Insee Analyses Grand EstDes territoires fragiles irrigués par la dépense publique et les revenus de transferts

Philippe Debard, Insee

La richesse économique d’un territoire dépend des flux monétaires qui l’irriguent, notamment les salaires, retraites et prestations des ménages, et du potentiel financier des collectivités locales.

Dans les zones d’emploi de Strasbourg, Nancy, Metz, Mulhouse, Reims et Colmar, la richesse dégagée génère des revenus de type métropolitain, basés plus qu’ailleurs sur des emplois supérieurs, que complètent des revenus du patrimoine.

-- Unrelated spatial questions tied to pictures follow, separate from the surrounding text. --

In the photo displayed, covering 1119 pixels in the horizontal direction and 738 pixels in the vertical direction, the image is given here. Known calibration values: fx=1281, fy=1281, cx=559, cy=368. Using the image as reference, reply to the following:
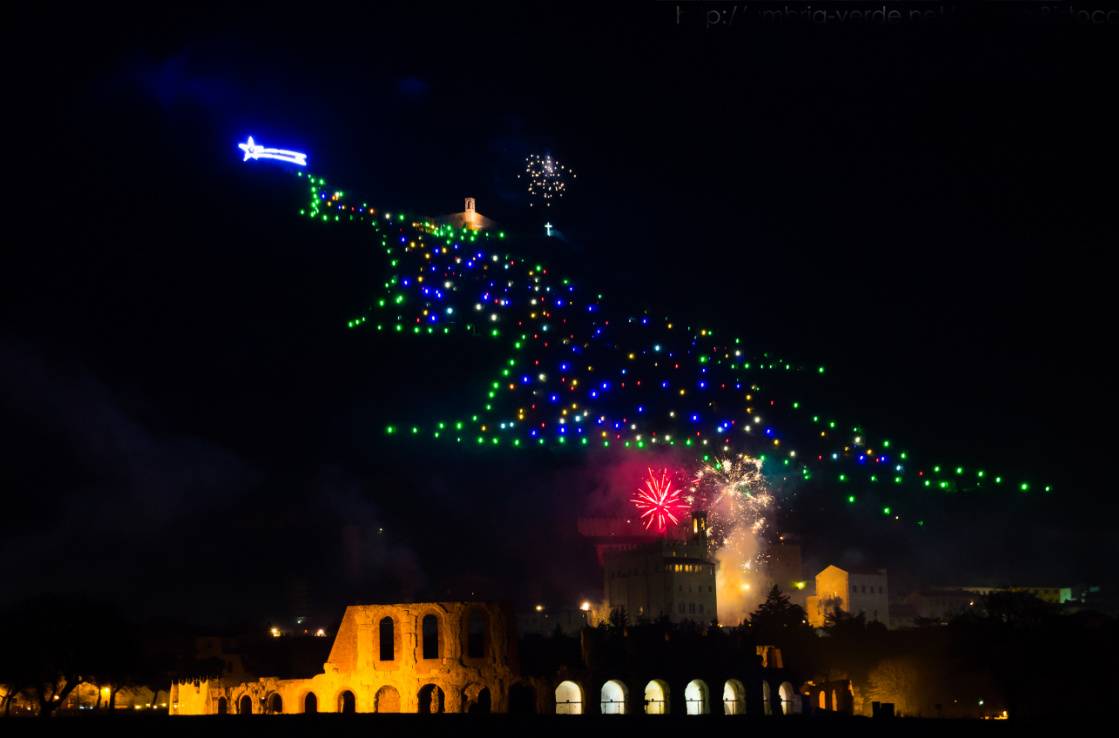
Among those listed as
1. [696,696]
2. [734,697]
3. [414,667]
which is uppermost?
[414,667]

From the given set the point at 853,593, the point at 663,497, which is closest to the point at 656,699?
the point at 663,497

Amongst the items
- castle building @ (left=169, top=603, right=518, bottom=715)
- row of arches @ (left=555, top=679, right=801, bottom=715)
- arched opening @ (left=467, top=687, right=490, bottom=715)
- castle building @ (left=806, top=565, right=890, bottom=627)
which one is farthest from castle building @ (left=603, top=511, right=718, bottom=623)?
arched opening @ (left=467, top=687, right=490, bottom=715)

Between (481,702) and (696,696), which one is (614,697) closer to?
(696,696)

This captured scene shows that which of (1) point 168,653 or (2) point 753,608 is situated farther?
(2) point 753,608

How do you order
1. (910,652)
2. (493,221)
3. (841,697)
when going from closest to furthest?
1. (841,697)
2. (910,652)
3. (493,221)

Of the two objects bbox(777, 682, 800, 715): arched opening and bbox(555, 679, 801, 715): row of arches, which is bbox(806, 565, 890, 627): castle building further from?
bbox(555, 679, 801, 715): row of arches

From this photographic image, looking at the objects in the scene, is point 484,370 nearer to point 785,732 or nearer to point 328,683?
point 328,683

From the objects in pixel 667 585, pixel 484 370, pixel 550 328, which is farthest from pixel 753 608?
pixel 550 328

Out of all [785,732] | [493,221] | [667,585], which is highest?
[493,221]
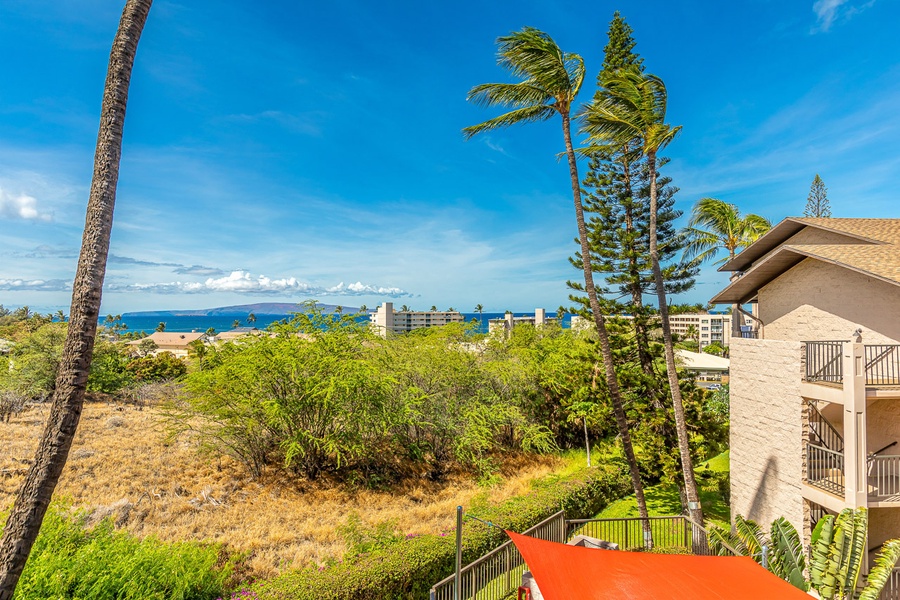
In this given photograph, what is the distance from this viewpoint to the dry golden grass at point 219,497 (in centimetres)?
895

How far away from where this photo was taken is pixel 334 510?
11203mm

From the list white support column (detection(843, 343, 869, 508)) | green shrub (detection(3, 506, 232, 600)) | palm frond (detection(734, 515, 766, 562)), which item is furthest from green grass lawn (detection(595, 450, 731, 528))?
green shrub (detection(3, 506, 232, 600))

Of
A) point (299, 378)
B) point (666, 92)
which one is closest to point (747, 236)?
point (666, 92)

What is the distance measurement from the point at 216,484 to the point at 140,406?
42.5 feet

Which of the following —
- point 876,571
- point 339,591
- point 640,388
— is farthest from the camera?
point 640,388

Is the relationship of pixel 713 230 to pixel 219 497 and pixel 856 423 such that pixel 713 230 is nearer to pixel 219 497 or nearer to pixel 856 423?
pixel 856 423

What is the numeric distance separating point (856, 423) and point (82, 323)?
9.39 meters

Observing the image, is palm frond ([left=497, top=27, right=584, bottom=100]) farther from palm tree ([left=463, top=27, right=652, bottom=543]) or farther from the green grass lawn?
the green grass lawn

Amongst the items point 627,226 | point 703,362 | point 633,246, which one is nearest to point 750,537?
point 633,246

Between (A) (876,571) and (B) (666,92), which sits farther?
(B) (666,92)

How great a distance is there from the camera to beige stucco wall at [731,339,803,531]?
709 centimetres

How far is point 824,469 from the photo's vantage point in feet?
23.2

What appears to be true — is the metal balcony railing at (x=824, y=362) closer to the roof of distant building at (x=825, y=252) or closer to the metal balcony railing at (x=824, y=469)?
the metal balcony railing at (x=824, y=469)

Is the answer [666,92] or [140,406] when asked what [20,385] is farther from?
[666,92]
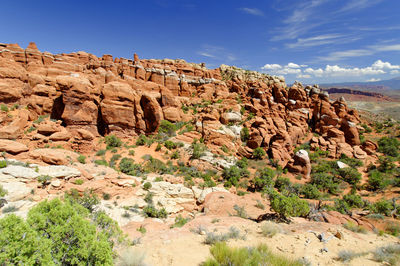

Les pays limitrophes, Suisse et Luxembourg en tête, contribuent à un apport de salaires conséquent dans les zones frontalières de Thionville, Longwy, Saint-Louis et Wissembourg, mais des différences réglementaires peuvent y pénaliser les ressources des collectivités locales.

La sphère productive, grâce à la présence de l’industrie, procure une part essentielle des revenus de onze zones d’emploi. Parmi elles, la zone de Remiremont, et à un degré moindre celle de Sarrebourg, bénéficient en sus des dépenses des non-résidents (touristes).

La sphère publique assure une grande partie du fonctionnement de six zones d’emploi, notamment celles de Châlons-en-Champagne et de Bar-le-Duc à travers les emplois publics, mais aussi les pensions de retraite du fait de la présence de nombreuses personnes âgées.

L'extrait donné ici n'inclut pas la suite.